Step S1033: and constructing a social network by using the node table and the relation table. And generating the social network by utilizing the calculation function of the graph database for storing the node table and the relation table.
By using the method described in step S1031-step S1033, the applicant social network may be constructed based on the applicant social information. Optionally, the calculating the social network by using a network representation learning algorithm to obtain the fraud network characteristics of the applicant includes:
calling a Deepwalk algorithm to calculate potential structural features of the social network nodes;
characterizing each node in the social network to a low-dimensional vector space, each node being represented by a dimension
(ii) a quantity representation;
taking the one-dimensional vector as a fraud network characteristic of the node;
optionally, calculating a social network by using a network representation learning algorithm to obtain the fraud network characteristics of the applicant; the goals of web representation learning are: given graph G ═ V, E, where V is the set of nodes and E is the set of edges. The network representation learning method maps each node in the graph G into a low-dimensional feature vector, and requires that if two nodes are similar, the mapped vectors are close, otherwise, the mapped vectors are far away. As shown in fig. 4, the method specifically includes:
step S1041: generating a large number of paths from graph G using truncated random walks, and then deriving each node v from these generated pathsiE.g. V neighbors, the concrete implementation is as follows:
in the deep walk model, given that the size k of the random walk window is 20 and the number m of walks by each node as the starting node is 10, in the walk path randomly generated on G, if the node v is a nodejPresent at node viIn the neighbor window of (1), then node vjIs node viOf the neighboring node.

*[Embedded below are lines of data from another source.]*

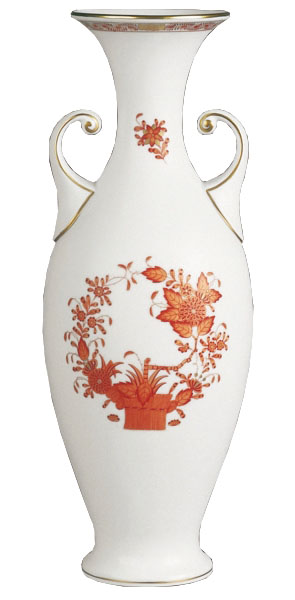 Herend Vase, Baroque Handle 巴洛克式的把手,放置在造型清秀的瓷質花瓶之上,成就了一場東西方美學間的優雅相遇。 At Atkinson's, 604 736 3378 www.atkinsonsofvancouver.com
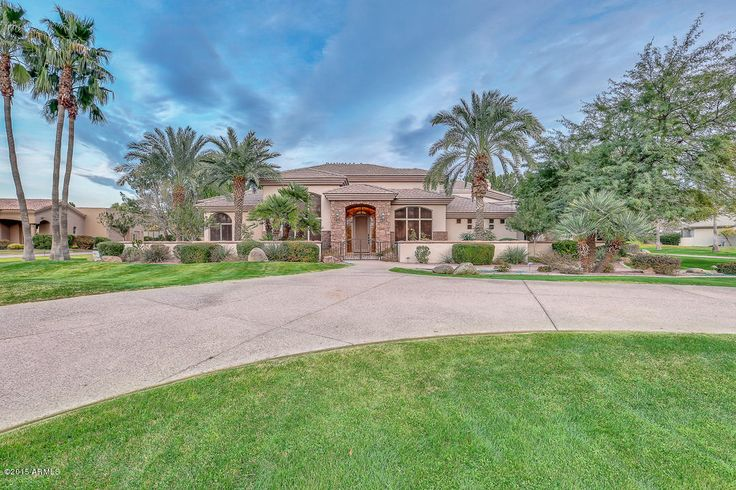 19 E. Oakwood Drive, Chandler. Listed by The Ryan Whyte Team. Offered at $1,375,000 #remaxINFINITY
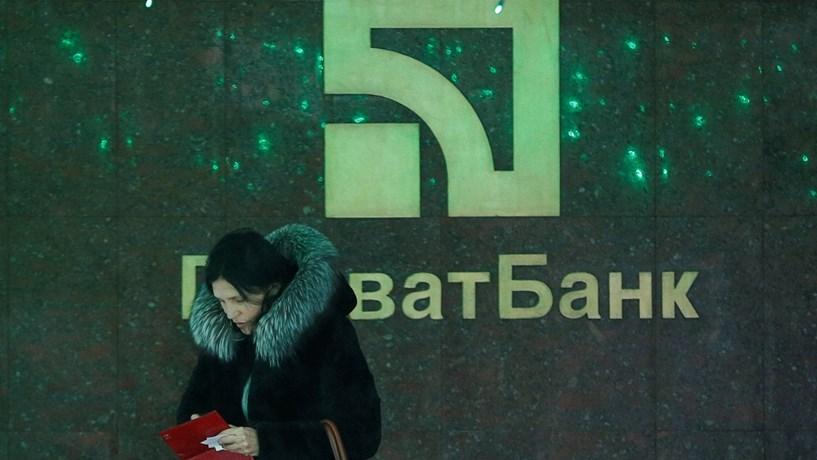Presidente ucraniano sossega depositantes de banco nacionalizado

I.e. vjNeed not be viOf direct neighbours, e.g.
Figure BDA0001700997660000071
But as long as viCan be reached within k steps; each node completes m times of random walks to generate a large number of random walk sequences;
step S1042: basic idea of skip-gram model: if two nodes have neighbor nodes which are common or similar in characteristics, the two nodes have similar low-dimensional representations;
and performing probability modeling on the node pairs in each local window n-2 in the random walk sequence by using a skip-gram model, maximizing the likelihood probability of the random walk sequence, using a random gradient descent learning parameter, finally obtaining the vector representation of each network node, and taking the vector as the fraud network characteristic of the client.
Optionally, splicing the processed basic features of the application client with the network features to form a client feature vector; the splicing method is as follows: assuming each application client basic characteristic ∈ R1×7Each application client network characteristic e R1×128Each after splicingApplication client characteristic e R1×135
In summary, by using the feature generation method provided by the embodiment of the present invention, a new feature set including the fraud network features of the applicant can be obtained based on the basic information and social information of the applicant, and anti-fraud modeling is performed by using the new feature set, so that the problem of inaccurate model caused by modeling only using the basic information and the credit history information can be solved, and the accuracy of identifying the fraud applicant by the model can be effectively improved.
As shown in fig. 5, an embodiment of the present invention provides an anti-fraud feature generation apparatus, including:
the receiving module 51 is configured to receive applicant information, where the applicant information includes applicant basic information and applicant social information, the applicant basic information includes an age, an identification number, a academic calendar, a yearly income, and a position of an applicant, the applicant social information includes information of at least one relevant person, and the relevant person includes an applicant relative, a promoter, and a contact; the information of the related person includes at least one of a name, a mobile phone number, a unit phone number, a home address, a unit address, a micro signal, a QQ number, a nail number, and an email address of the related person.
The feature generation module 53 is configured to process the applicant basic information to obtain applicant basic features, and a process of processing the applicant basic information by the feature generation module is as described in step S102 or S1021 to S1024, which is not described herein again;
a social network module 52 for constructing a social network based on the applicant social information;
optionally, the social network module includes a social network constructing module 5201, as shown in fig. 6, for importing the applicant into a social network database as a node of the social network;
and traversing all the nodes, comparing the social information of the first applicant with the social information of the second applicant, and setting an edge between the social network node corresponding to the first applicant and the social network node corresponding to the second applicant when the social information of the first applicant is the same as the social information of the second applicant. The process of specifically constructing the social network is described in steps S1031 to S1033, and is not described herein again.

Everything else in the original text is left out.